Task instructions - Output the records exactly, and drop each picture.

Captioned web images:
··········

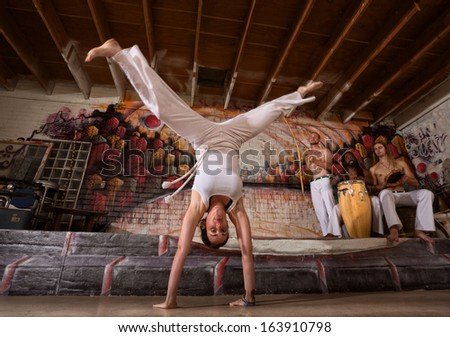 Female capoeira expert performing handstand splits - stock photo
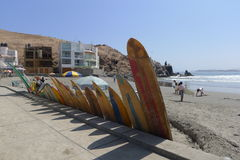 Multi colored surfboards in Cerro Azul beach of Lima Stock Image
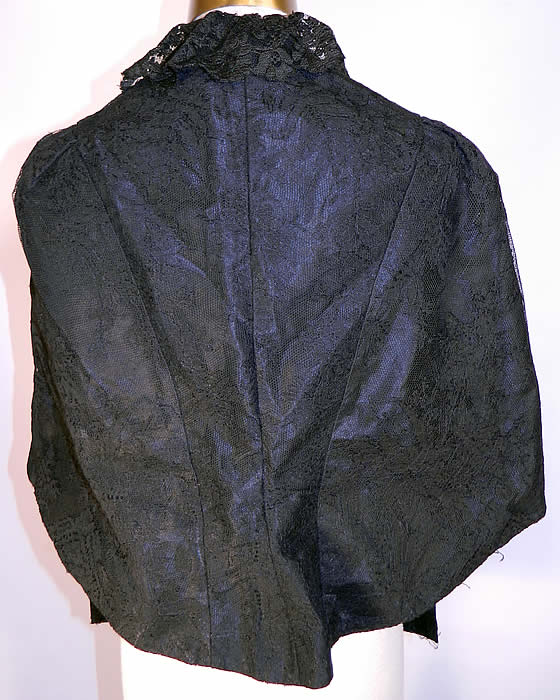 Victorian Black Chantilly Lace Mourning Mantle Cape Dolman Capelet. The cape measures 22 inches long in the front, 19 inches long in the back, with a 34 inch bust and 15 inches across the shoulders.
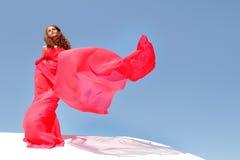 Νέα όμορφη γυναίκα στο κόκκινο φόρεμα πέρα από το bly ουρανό στοκ εικόνες με δικαίωμα ελεύθερης χρήσης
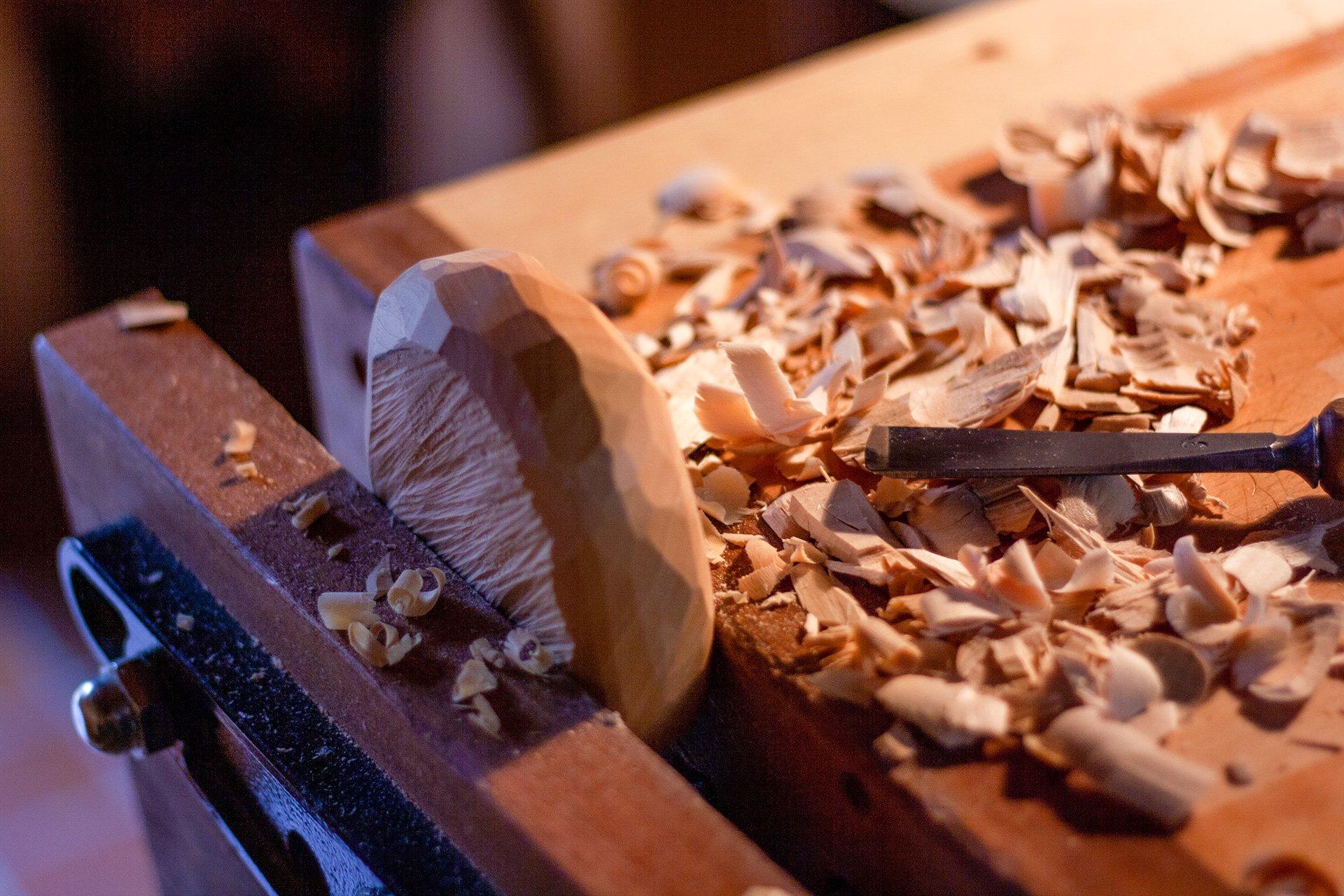 Fertigung einer DIPFELE Servierschale in der Werkstatt mithilfe eines traditionellen Schnitzmessers.
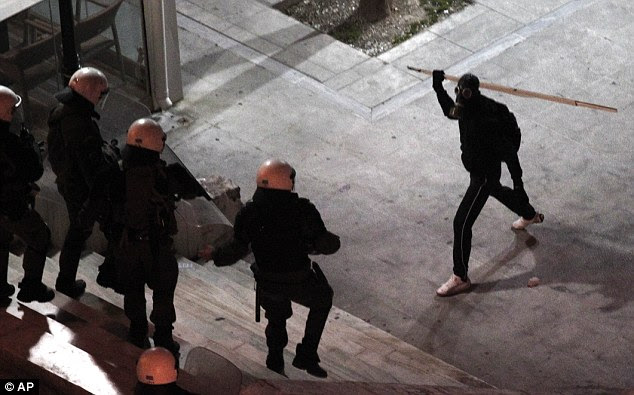 Austerity anger: A protester attacks police during a demonstration in Athens' main Syntagma square last night as the Greek parliament prepares to vote on cuts needed before a £108bn EU bailout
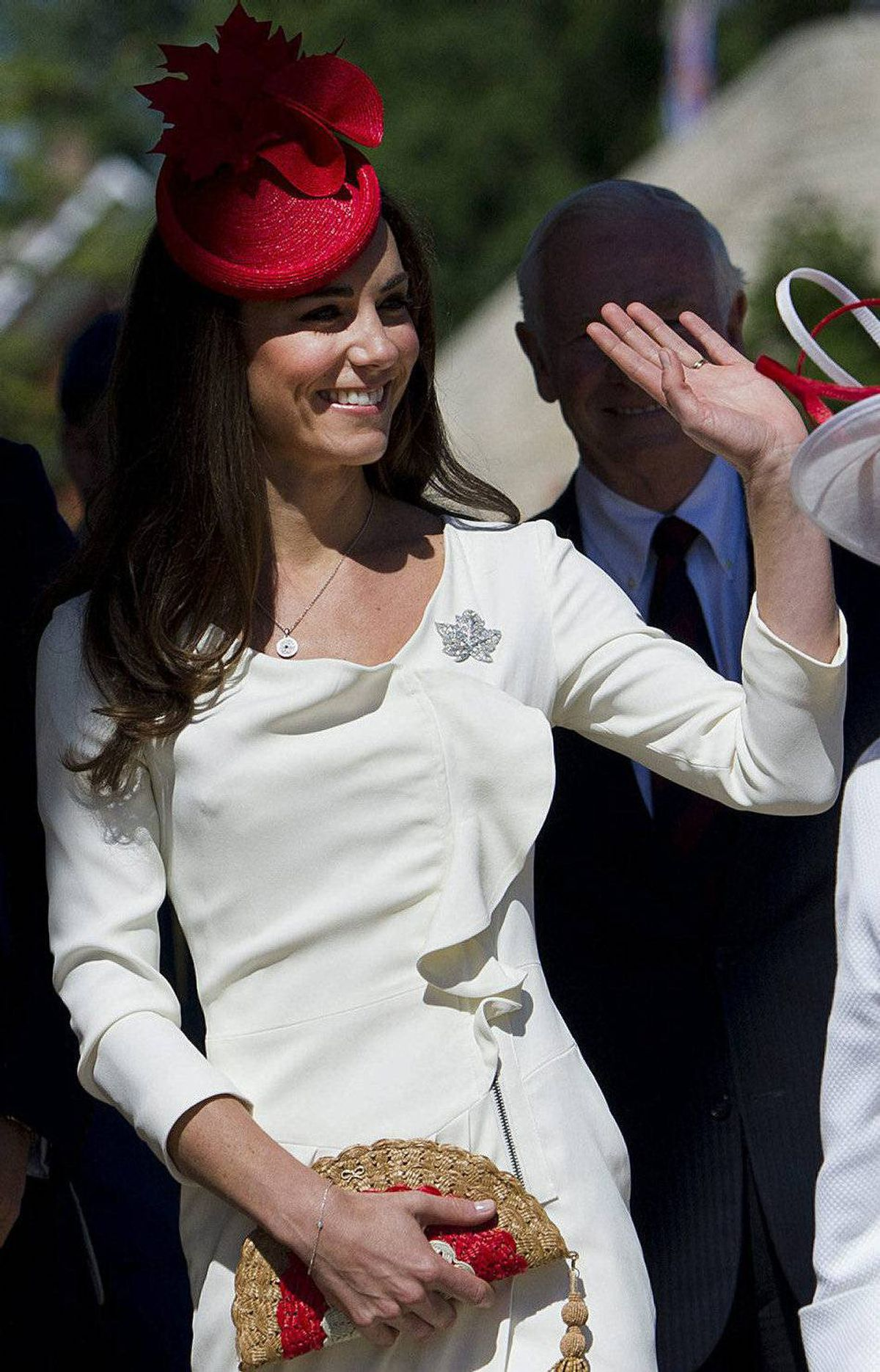 The Duchess of Cambridge waves to the crowd as she is accompanied by the Governor General's wife Sharon Johnston while arriving at the Museum of Civilization in Gatineau, Que., on Friday, July 1, 2011.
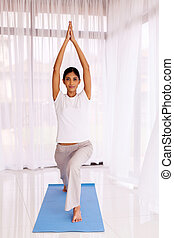 young indian woman doing fitness stretching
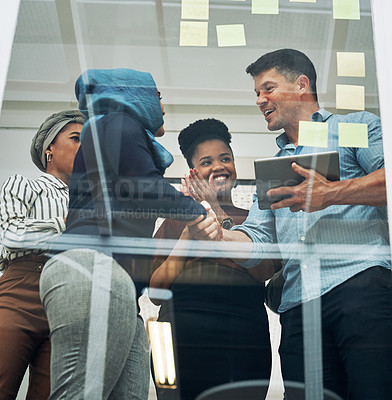 Buy stock photo Shot of a group of businesspeople applauding their colleagues while brainstorming on a glass wall in an office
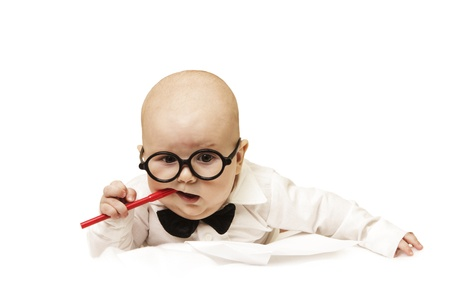 The thoughtful small baby gnaws pen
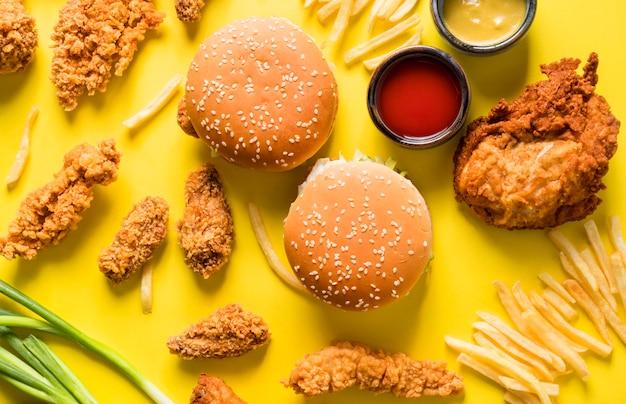 Vista superior de alitas de pollo frito, hamburguesas y papas fritas con salsas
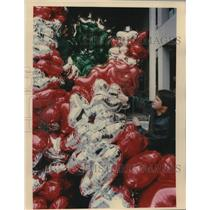 1990 Press Photo Workers Load Balloons for Children's Charity onto Truck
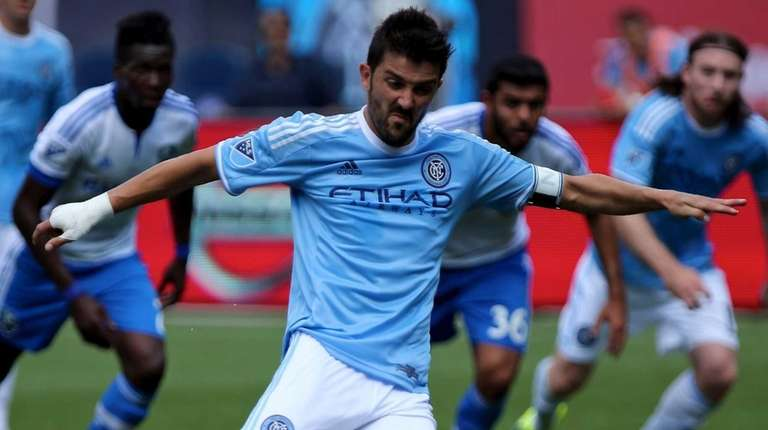 NYCFC forward David Villa shoots and scores on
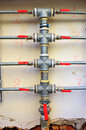 Water pipes home with red valves Royalty Free Stock Photos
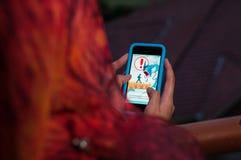 Pokemon Go. Hokkaido, Japan - 25 July 2016. Muslim Female Playing Pokemon Go with an iPhone during sunset Royalty Free Stock Image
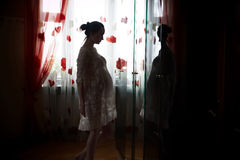 Pregnant woman in a dress. Pregnant woman standing in front of a mirror royalty free stock image
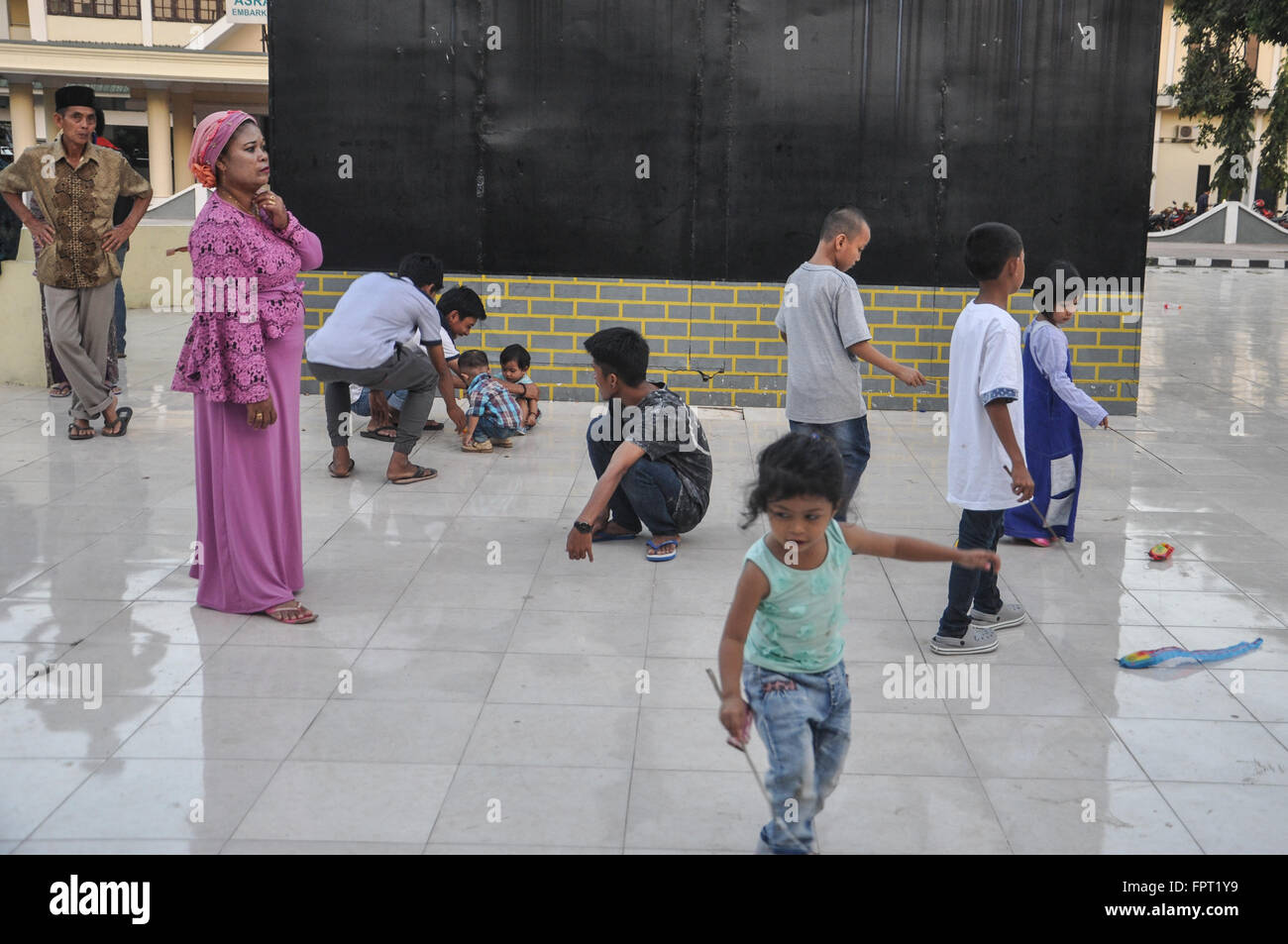 Makassar, Indonesa. Kids play at a public space. - Stock Image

··········

Result for this task -
 Female capoeira expert performing handstand splits - stock photo
 Multi colored surfboards in Cerro Azul beach of Lima Stock Image
 Victorian Black Chantilly Lace Mourning Mantle Cape Dolman Capelet. The cape measures 22 inches long in the front, 19 inches long in the back, with a 34 inch bust and 15 inches across the shoulders.
 Νέα όμορφη γυναίκα στο κόκκινο φόρεμα πέρα από το bly ουρανό στοκ εικόνες με δικαίωμα ελεύθερης χρήσης
 Fertigung einer DIPFELE Servierschale in der Werkstatt mithilfe eines traditionellen Schnitzmessers.
 Austerity anger: A protester attacks police during a demonstration in Athens' main Syntagma square last night as the Greek parliament prepares to vote on cuts needed before a £108bn EU bailout
 The Duchess of Cambridge waves to the crowd as she is accompanied by the Governor General's wife Sharon Johnston while arriving at the Museum of Civilization in Gatineau, Que., on Friday, July 1, 2011.
 young indian woman doing fitness stretching
 Buy stock photo Shot of a group of businesspeople applauding their colleagues while brainstorming on a glass wall in an office
 The thoughtful small baby gnaws pen
 Vista superior de alitas de pollo frito, hamburguesas y papas fritas con salsas
 1990 Press Photo Workers Load Balloons for Children's Charity onto Truck
 NYCFC forward David Villa shoots and scores on
 Water pipes home with red valves Royalty Free Stock Photos
 Pokemon Go. Hokkaido, Japan - 25 July 2016. Muslim Female Playing Pokemon Go with an iPhone during sunset Royalty Free Stock Image
 Pregnant woman in a dress. Pregnant woman standing in front of a mirror royalty free stock image
 Makassar, Indonesa. Kids play at a public space. - Stock Image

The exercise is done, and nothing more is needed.